The Pentagon is also testing the use of solar and geothermal energy to provide power at installations. The Army, for example, is partnering with a private firm to build an enormous, 500-megawatt solar farm at Fort Irwin, Calif. The farm would supply the 30 to 35 megawatts needed to operate the installation, with the remaining available for sale to the California electrical grid.
Fort Irwin's desert location is particularly well suited for solar energy, but the concept of using buffer land for energy production could be applied at many installations, said Keith Eastin, assistant secretary of the Army for installations and environment.
"This buffer land could be used for solar farms, wind farms, whatever," Eastin said. "This would require almost no investment by the Army. This is a new way of thinking in the Army, to take advantage of the assets we have."
For all the emphasis on new technologies at the Pentagon, one of the most successful initiatives involves decades-old technology: insulating thousands of tents in Iraq and Afghanistan with a two-inch layer of foam. The foam is sprayed like shaving cream from 55-gallon drums and hardens in about 20 minutes.
A $95 million program to spray-foam tents in Iraq has dramatically reduced the amount of fuel needed for heating and cooling, saving $2 million in energy costs per day, Anderson said. It is also reducing the Army's logistical footprint, which includes roughly 900 trucks per day moving in and out of Iraq, he said.
"We've already taken 12 trucks off a day," said Anderson, who previously served as deputy chief of staff for resources and sustainment for the multinational force in Iraq. "That may not seem like a lot, but it adds up pretty ... quickly.

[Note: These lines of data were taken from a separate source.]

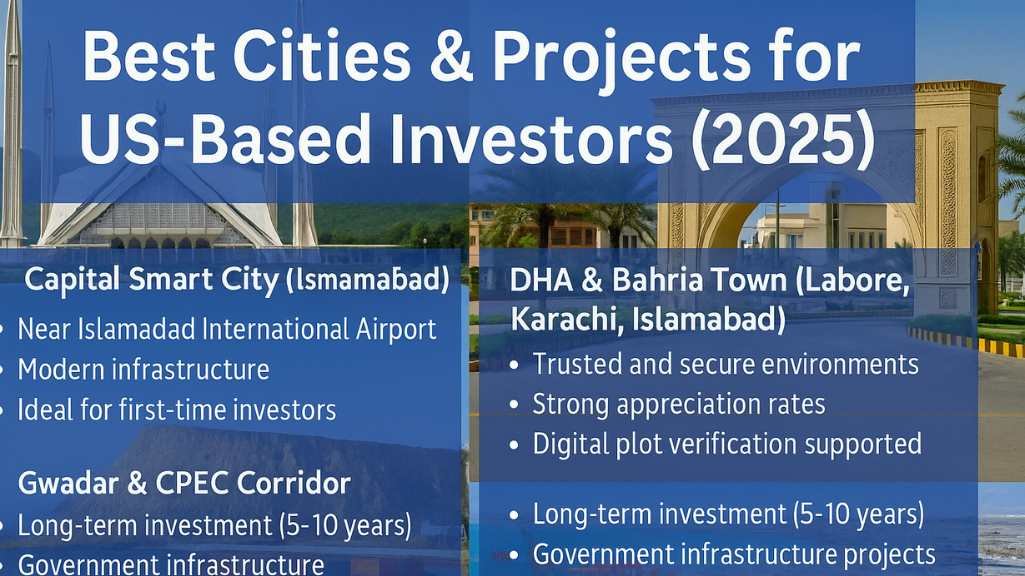 Best Cities & Projects for US-Based Investors (2025)

Capital Smart City (Ismamabad)
• Near Islamadad International Airport
• Modern infrastructure
• Ideal for first-time investors

Gwadar & CPEC Corridor
• Long-term investment (5-10 years)
• Government infrastructure

DHA & Bahria Town (Labore, Karachi, Islamabad)
• Trusted and secure environments
• Strong appreciation rates
• Digital plot verification supported

• Long-term investment (5-10 years)
• Government infrastructure projects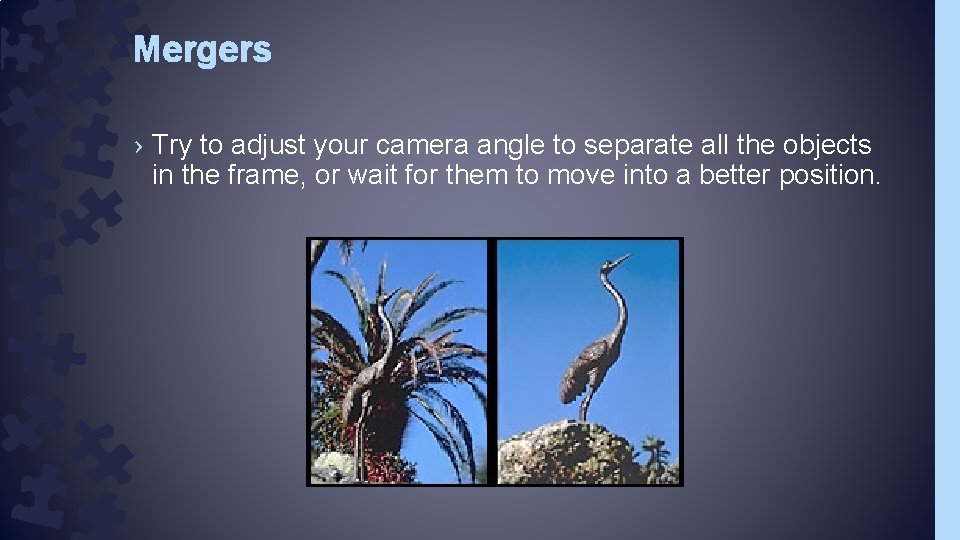 Mergers

› Try to adjust your camera angle to separate all the objects in the frame, or wait for them to move into a better position.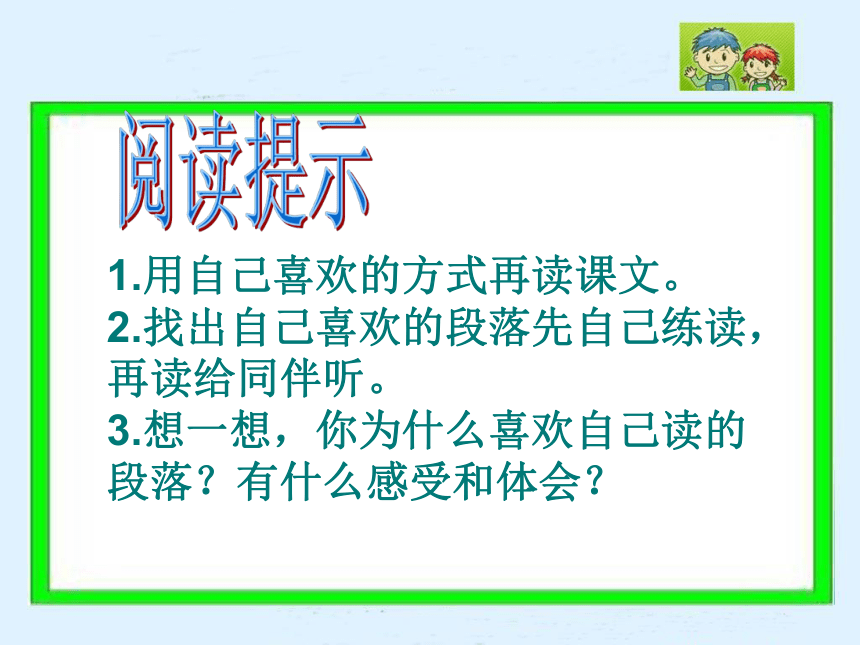 阅读提示

1.用自己喜欢的方式再读课文。
2.找出自己喜欢的段落先自己练读，再读给同伴听。
3.想一想，你为什么喜欢自己读的段落？有什么感受和体会？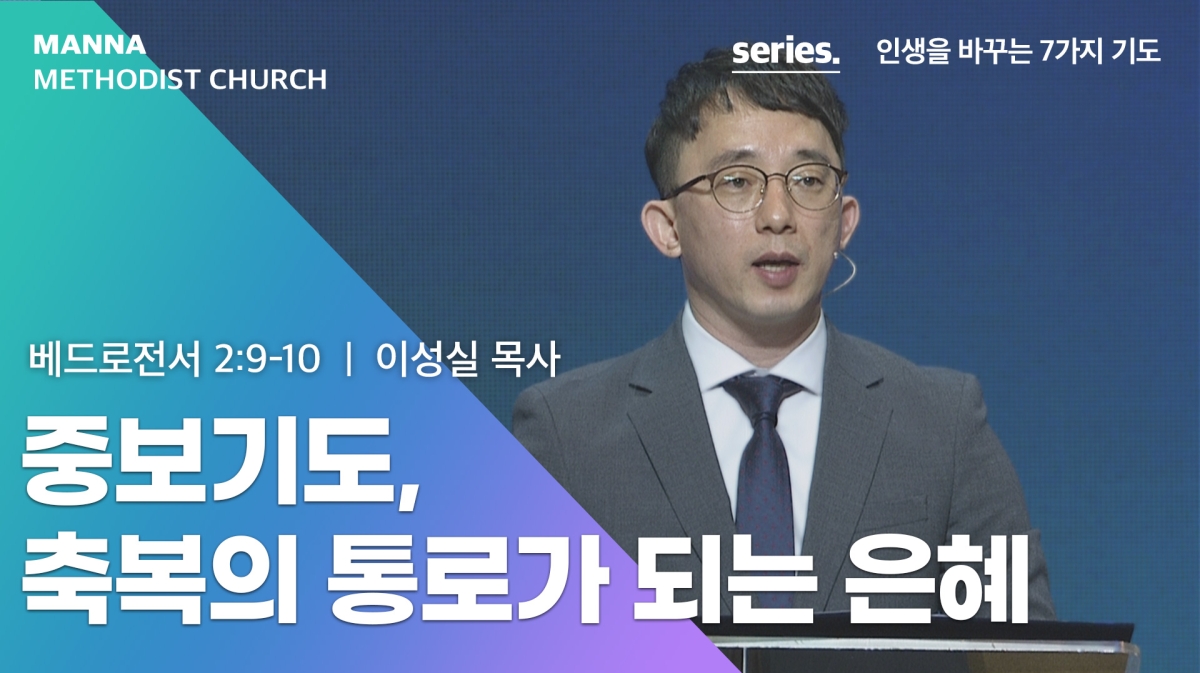 MANNA
METHODIST CHURCH

series. 인생을 바꾸는 7가지 기도

베드로전서 2:9-10 | 이성실 목사

중보기도,
축복의 통로가 되는 은혜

Those are some of the most dangerous roads in the world. I'm confident it has saved lives."
A $29 million contract has been signed to insulate tents in Afghanistan, where vulnerable land supply routes pose serious challenges as the United States attempts to build up its forces.
"If we're going to be in Afghanistan for a while, it behooves us to foam as many structures as we can," Anderson said.